EXTRACT TO READ
= Candidates of the 1913 Tasmanian state election =

The 1913 Tasmanian state election was held on 23 January 1913.

==Retiring Members==

===Liberal===
- Thomas Bakhap MHA (Bass)

==House of Assembly==
Sitting members are shown in bold text. Tickets that elected at least one MHA are highlighted in the relevant colour. Successful candidates are indicated by an asterisk (*).

===Bass===
Six seats were up for election. The Labor Party was defending three seats. The Liberal Party was defending three seats.

| Labor candidates | Liberal candidates |
|---|---|
| Arthur Anderson* George Becker* James Guy Charles Howroyd* | John Hayes* Richard McKenzie Robert Sadler* Albert Solomon* |

===Darwin===
Six seats were up for election. The Labor Party was defending three seats. The Liberal Party was defending three seats.

RECORD SET
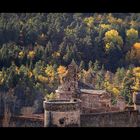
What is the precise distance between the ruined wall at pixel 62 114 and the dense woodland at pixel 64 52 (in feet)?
0.83

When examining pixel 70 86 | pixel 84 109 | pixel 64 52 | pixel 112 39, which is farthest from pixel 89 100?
pixel 112 39

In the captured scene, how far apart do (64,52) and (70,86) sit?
80cm

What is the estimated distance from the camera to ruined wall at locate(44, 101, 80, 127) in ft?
41.8

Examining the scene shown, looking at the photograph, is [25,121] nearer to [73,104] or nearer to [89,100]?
[73,104]

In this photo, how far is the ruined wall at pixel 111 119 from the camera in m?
12.8

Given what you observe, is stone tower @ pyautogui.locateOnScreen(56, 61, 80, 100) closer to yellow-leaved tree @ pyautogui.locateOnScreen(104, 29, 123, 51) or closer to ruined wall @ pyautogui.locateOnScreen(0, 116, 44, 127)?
ruined wall @ pyautogui.locateOnScreen(0, 116, 44, 127)

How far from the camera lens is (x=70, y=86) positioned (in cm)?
1305

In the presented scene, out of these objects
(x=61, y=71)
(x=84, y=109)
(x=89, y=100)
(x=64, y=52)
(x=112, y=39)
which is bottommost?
(x=84, y=109)
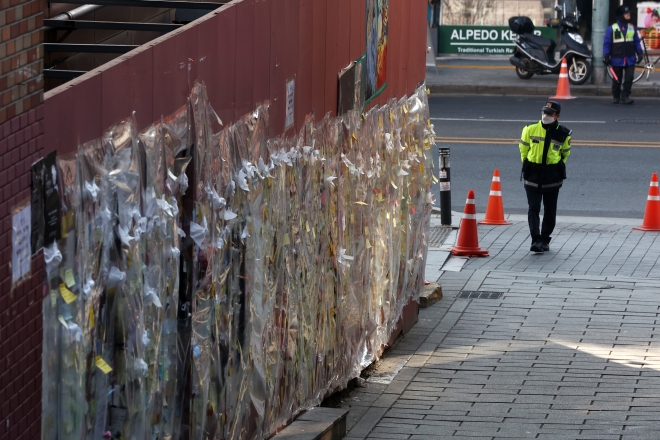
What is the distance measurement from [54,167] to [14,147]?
0.21 m

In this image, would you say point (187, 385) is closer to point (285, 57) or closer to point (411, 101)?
point (285, 57)

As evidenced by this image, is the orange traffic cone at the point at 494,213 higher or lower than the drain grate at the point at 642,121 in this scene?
lower

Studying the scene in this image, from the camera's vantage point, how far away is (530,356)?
28.3ft

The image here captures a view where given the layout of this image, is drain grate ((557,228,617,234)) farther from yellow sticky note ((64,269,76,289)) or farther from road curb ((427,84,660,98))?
road curb ((427,84,660,98))

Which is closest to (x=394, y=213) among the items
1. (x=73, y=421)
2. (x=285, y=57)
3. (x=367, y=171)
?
(x=367, y=171)

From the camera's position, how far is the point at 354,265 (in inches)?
302

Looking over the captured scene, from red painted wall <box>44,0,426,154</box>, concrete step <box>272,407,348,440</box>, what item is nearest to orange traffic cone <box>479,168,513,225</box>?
red painted wall <box>44,0,426,154</box>

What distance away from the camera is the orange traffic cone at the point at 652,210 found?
1330 cm

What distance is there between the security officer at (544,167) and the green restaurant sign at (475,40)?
54.0 ft

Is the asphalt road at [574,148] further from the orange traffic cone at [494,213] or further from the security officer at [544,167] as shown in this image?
the security officer at [544,167]

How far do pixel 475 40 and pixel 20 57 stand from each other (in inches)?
1027

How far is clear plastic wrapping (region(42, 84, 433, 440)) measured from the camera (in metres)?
3.97

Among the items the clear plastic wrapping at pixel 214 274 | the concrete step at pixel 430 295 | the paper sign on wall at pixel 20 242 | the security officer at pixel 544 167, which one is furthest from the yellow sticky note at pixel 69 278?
the security officer at pixel 544 167

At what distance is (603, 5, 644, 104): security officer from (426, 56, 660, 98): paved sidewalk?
5.22ft
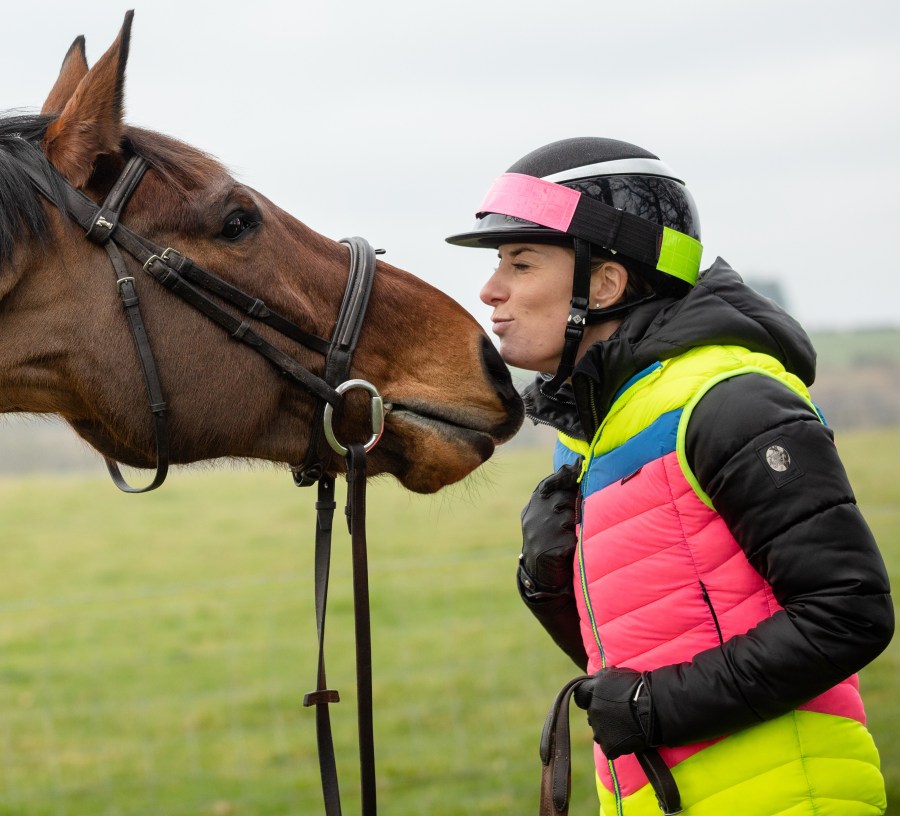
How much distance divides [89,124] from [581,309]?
1.18 metres

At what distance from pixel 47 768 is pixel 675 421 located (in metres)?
6.57

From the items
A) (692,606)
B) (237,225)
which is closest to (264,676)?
(237,225)

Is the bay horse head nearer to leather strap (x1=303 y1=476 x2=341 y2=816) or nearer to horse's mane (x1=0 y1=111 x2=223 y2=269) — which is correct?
horse's mane (x1=0 y1=111 x2=223 y2=269)


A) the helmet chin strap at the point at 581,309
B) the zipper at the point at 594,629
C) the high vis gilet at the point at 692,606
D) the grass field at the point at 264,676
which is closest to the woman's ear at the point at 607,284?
the helmet chin strap at the point at 581,309

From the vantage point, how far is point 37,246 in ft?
7.32

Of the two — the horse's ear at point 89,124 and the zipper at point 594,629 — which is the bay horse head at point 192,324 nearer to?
the horse's ear at point 89,124

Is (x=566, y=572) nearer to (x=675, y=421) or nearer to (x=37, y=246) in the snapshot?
(x=675, y=421)

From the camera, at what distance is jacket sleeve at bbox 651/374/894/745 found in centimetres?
177

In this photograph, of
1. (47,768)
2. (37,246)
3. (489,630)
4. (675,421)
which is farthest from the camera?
(489,630)

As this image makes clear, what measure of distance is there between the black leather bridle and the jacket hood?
1.79ft

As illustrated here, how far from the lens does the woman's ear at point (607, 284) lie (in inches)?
88.1

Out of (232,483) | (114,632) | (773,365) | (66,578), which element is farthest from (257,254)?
(232,483)

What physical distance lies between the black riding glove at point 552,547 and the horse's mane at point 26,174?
1.09m

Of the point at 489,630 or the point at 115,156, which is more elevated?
the point at 115,156
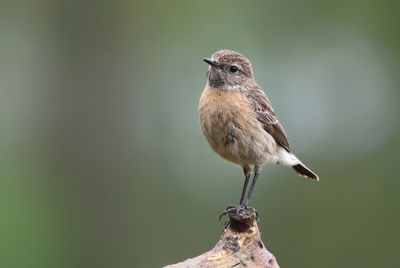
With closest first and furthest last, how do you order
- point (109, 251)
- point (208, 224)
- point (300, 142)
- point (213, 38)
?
1. point (109, 251)
2. point (208, 224)
3. point (300, 142)
4. point (213, 38)

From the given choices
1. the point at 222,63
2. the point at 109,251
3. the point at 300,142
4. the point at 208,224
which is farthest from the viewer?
the point at 300,142

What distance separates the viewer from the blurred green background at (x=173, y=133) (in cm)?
1279

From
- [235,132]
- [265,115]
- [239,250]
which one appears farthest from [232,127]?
[239,250]

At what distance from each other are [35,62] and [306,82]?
425 cm

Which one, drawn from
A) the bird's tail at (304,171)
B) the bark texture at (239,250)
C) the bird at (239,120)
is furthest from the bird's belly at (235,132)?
the bark texture at (239,250)

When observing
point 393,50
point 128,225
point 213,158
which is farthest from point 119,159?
point 393,50

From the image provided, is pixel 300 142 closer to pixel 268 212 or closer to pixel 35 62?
pixel 268 212

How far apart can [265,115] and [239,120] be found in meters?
0.37

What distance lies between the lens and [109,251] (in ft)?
41.4

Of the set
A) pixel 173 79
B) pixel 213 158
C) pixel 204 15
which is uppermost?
pixel 204 15

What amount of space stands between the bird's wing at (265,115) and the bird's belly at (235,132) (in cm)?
10

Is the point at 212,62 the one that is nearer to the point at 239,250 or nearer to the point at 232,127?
the point at 232,127

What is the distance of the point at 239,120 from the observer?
657 centimetres

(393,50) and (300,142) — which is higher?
(393,50)
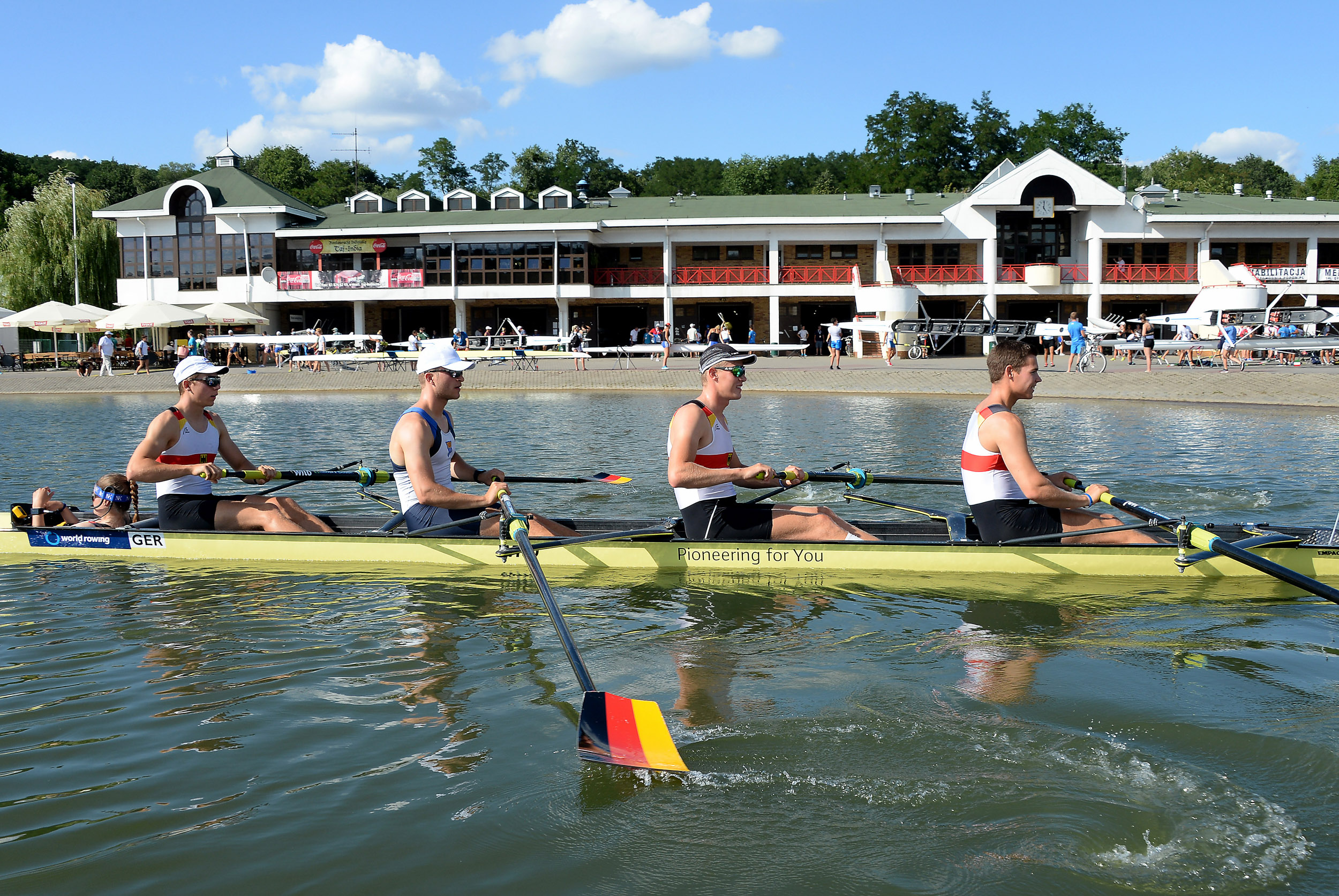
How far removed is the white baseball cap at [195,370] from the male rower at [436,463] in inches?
62.9

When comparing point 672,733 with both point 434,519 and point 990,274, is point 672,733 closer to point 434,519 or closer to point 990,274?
point 434,519

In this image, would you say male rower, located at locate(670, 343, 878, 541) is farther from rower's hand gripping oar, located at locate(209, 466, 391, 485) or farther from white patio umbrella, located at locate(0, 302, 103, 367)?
white patio umbrella, located at locate(0, 302, 103, 367)

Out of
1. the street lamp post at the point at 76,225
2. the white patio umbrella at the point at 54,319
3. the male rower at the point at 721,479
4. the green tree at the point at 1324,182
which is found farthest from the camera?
the green tree at the point at 1324,182

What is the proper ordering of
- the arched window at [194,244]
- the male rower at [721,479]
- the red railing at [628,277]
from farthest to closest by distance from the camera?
the arched window at [194,244] < the red railing at [628,277] < the male rower at [721,479]

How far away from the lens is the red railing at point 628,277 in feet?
161

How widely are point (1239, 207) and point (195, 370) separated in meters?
52.6

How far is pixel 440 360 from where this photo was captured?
770 centimetres

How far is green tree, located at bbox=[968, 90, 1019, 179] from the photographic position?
74.2 m

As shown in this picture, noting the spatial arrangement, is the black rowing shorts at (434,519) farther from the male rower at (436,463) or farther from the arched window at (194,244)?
the arched window at (194,244)

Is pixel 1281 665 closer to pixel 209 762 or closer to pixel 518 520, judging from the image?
pixel 518 520

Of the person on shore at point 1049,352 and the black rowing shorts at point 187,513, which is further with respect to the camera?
the person on shore at point 1049,352

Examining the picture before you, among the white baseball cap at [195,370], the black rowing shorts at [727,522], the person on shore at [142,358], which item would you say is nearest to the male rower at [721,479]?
the black rowing shorts at [727,522]

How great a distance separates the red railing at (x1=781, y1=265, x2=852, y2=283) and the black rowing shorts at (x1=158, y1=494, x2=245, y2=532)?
136 feet

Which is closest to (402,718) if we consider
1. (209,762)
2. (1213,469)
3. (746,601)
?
(209,762)
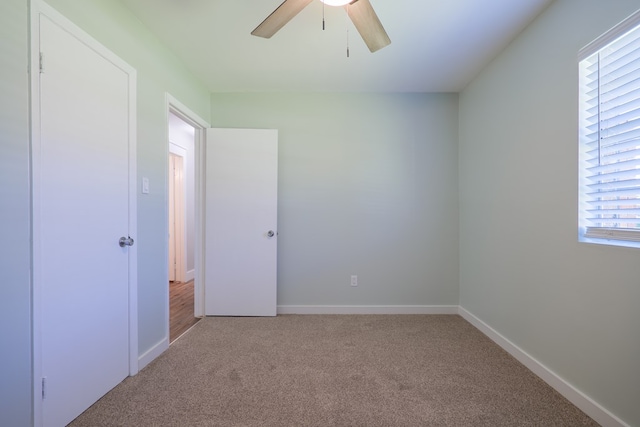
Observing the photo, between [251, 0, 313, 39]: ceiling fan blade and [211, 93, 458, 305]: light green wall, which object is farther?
[211, 93, 458, 305]: light green wall

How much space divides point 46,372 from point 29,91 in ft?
4.30

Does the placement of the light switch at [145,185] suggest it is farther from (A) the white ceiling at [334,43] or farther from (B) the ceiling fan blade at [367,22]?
(B) the ceiling fan blade at [367,22]

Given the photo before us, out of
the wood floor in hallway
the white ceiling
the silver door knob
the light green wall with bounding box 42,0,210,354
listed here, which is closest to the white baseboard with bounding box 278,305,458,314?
the wood floor in hallway

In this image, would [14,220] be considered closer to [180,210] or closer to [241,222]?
[241,222]

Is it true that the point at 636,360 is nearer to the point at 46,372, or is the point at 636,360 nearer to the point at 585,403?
the point at 585,403

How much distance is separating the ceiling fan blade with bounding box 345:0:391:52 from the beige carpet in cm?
211

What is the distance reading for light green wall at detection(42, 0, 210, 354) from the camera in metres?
1.75

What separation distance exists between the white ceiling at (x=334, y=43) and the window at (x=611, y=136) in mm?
583

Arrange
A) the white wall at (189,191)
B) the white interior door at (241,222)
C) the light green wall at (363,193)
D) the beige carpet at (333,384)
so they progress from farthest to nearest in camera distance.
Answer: the white wall at (189,191), the light green wall at (363,193), the white interior door at (241,222), the beige carpet at (333,384)

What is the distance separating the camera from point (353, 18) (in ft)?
4.75

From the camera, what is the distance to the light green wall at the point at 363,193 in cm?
297

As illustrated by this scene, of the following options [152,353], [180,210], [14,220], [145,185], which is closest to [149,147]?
[145,185]

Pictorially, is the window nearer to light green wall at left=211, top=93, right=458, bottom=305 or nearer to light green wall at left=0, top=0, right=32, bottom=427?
light green wall at left=211, top=93, right=458, bottom=305

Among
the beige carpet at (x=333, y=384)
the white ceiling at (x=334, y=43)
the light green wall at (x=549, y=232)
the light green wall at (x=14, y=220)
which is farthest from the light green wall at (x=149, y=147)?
the light green wall at (x=549, y=232)
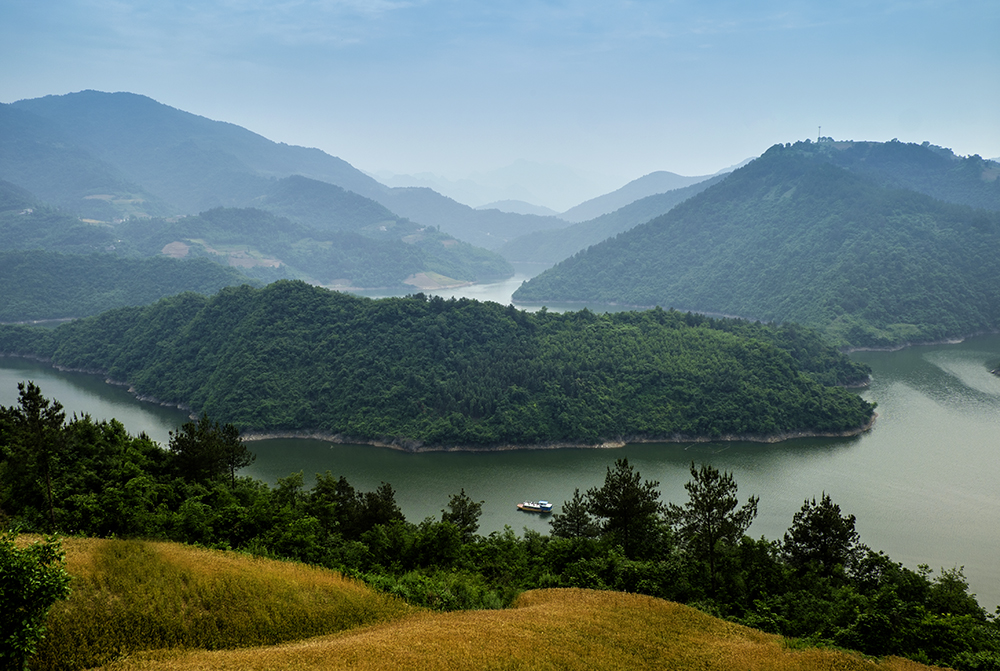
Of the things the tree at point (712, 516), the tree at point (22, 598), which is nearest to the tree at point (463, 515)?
the tree at point (712, 516)

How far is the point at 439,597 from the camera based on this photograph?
55.3ft

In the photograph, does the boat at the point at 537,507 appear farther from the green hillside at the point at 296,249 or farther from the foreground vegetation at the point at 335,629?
the green hillside at the point at 296,249

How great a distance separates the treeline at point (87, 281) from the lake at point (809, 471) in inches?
2058

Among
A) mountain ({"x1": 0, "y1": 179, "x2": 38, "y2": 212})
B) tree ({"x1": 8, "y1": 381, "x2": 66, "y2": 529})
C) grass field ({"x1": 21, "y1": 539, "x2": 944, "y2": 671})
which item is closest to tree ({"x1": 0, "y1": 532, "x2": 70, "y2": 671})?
grass field ({"x1": 21, "y1": 539, "x2": 944, "y2": 671})

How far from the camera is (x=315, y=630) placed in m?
14.1

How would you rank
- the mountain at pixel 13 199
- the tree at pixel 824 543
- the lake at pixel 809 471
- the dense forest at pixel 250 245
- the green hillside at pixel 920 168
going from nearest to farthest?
the tree at pixel 824 543 < the lake at pixel 809 471 < the green hillside at pixel 920 168 < the dense forest at pixel 250 245 < the mountain at pixel 13 199

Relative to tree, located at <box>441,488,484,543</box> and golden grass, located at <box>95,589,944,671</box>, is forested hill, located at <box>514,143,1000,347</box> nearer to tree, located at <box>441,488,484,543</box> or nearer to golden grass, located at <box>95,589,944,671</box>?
tree, located at <box>441,488,484,543</box>

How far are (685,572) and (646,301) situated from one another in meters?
106

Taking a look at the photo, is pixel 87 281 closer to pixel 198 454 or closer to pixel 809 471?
pixel 198 454

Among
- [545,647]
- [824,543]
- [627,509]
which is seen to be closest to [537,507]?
[627,509]

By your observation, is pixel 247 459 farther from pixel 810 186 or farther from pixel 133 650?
pixel 810 186

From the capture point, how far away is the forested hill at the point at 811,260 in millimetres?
88188

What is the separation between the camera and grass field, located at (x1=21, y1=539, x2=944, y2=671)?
1174 centimetres

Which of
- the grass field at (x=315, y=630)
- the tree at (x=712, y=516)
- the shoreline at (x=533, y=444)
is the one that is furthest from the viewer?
the shoreline at (x=533, y=444)
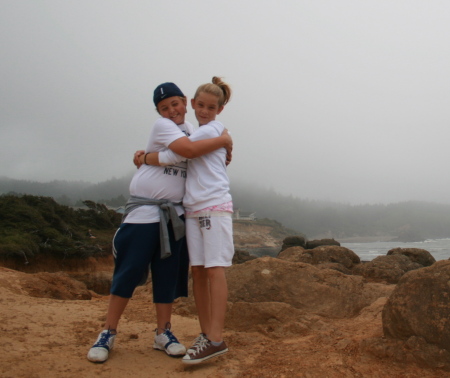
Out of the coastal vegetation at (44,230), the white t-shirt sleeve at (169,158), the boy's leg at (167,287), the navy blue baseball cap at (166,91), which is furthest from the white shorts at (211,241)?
the coastal vegetation at (44,230)

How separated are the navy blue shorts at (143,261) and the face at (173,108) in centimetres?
81

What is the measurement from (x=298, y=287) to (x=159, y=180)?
2.81 metres

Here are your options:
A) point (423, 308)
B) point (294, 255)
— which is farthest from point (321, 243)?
point (423, 308)

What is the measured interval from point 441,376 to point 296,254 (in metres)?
7.60

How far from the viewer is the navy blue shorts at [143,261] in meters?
3.14

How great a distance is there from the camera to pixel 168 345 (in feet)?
10.6

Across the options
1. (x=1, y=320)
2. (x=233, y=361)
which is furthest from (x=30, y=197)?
(x=233, y=361)

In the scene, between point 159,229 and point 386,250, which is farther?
point 386,250

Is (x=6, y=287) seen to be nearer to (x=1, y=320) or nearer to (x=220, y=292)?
(x=1, y=320)

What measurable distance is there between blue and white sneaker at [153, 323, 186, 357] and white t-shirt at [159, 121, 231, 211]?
0.96 metres

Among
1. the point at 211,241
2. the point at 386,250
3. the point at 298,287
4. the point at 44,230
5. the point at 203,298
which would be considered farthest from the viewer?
the point at 386,250

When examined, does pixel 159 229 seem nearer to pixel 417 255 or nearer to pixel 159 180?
pixel 159 180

EXERCISES TO COMPLETE
1. Using the page on candidates of the 1913 Tasmanian state election, decide whether each statement agrees with it. Answer yes or no, and quote the exact words of the page that decide it.
(a) The election was held on 23 January 1913.
(b) In Bass, the Labor Party was defending four seats.
(c) An asterisk marks the successful candidates.
2. From the page on the 1913 Tasmanian election candidates, return the passage starting at "The 1913 Tasmanian state election was" and ending at "an asterisk (*).", copied word for word.

TASK RESULTS
1.
(a) Yes: "The 1913 Tasmanian state election was held on 23 January 1913."
(b) No: "The Labor Party was defending three seats."
(c) Yes: "Successful candidates are indicated by an asterisk (*)."

2.
The 1913 Tasmanian state election was held on 23 January 1913.

==Retiring Members==

===Liberal===
- Thomas Bakhap MHA (Bass)

==House of Assembly==
Sitting members are shown in bold text. Tickets that elected at least one MHA are highlighted in the relevant colour. Successful candidates are indicated by an asterisk (*).